## Stated task
Pick out every line below that contains the word "scene", and copy each one in full.

-=-=-=-=-

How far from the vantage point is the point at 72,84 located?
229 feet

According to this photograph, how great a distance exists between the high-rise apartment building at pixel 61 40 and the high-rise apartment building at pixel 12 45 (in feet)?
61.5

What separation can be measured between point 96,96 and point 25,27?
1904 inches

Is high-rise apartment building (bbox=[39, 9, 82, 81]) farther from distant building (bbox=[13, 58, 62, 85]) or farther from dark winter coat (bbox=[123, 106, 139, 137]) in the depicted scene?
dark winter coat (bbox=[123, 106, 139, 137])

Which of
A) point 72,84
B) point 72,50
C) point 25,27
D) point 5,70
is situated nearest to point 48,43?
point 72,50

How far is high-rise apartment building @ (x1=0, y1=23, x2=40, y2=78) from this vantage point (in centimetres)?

-=-=-=-=-

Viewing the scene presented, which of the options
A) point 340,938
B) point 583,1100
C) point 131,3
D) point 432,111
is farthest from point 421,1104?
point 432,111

-=-=-=-=-

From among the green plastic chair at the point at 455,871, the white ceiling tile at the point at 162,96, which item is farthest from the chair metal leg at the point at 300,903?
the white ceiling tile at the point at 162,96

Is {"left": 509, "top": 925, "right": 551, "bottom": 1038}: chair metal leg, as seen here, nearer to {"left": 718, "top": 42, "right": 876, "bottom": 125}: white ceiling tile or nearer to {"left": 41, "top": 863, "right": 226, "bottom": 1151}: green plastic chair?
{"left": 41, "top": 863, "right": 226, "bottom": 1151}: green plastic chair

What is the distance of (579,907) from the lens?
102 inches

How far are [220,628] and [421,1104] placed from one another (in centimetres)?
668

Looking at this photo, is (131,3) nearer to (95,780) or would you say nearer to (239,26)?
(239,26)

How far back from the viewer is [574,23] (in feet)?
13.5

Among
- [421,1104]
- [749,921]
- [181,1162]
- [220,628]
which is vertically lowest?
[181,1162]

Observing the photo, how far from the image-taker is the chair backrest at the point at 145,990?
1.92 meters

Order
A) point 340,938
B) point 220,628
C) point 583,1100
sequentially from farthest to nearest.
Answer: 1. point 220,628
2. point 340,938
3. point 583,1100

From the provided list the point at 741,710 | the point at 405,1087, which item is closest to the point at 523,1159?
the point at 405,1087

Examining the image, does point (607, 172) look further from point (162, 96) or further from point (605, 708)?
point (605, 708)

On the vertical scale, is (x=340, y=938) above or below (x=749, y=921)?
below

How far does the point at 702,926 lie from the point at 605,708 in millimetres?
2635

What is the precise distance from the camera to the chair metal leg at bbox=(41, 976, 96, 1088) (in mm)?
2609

-=-=-=-=-

## Correct result
Is high-rise apartment building (bbox=[39, 9, 82, 81]) farther from distant building (bbox=[13, 58, 62, 85]) or farther from dark winter coat (bbox=[123, 106, 139, 137]) in the depicted scene?
Viewing the scene presented, which of the options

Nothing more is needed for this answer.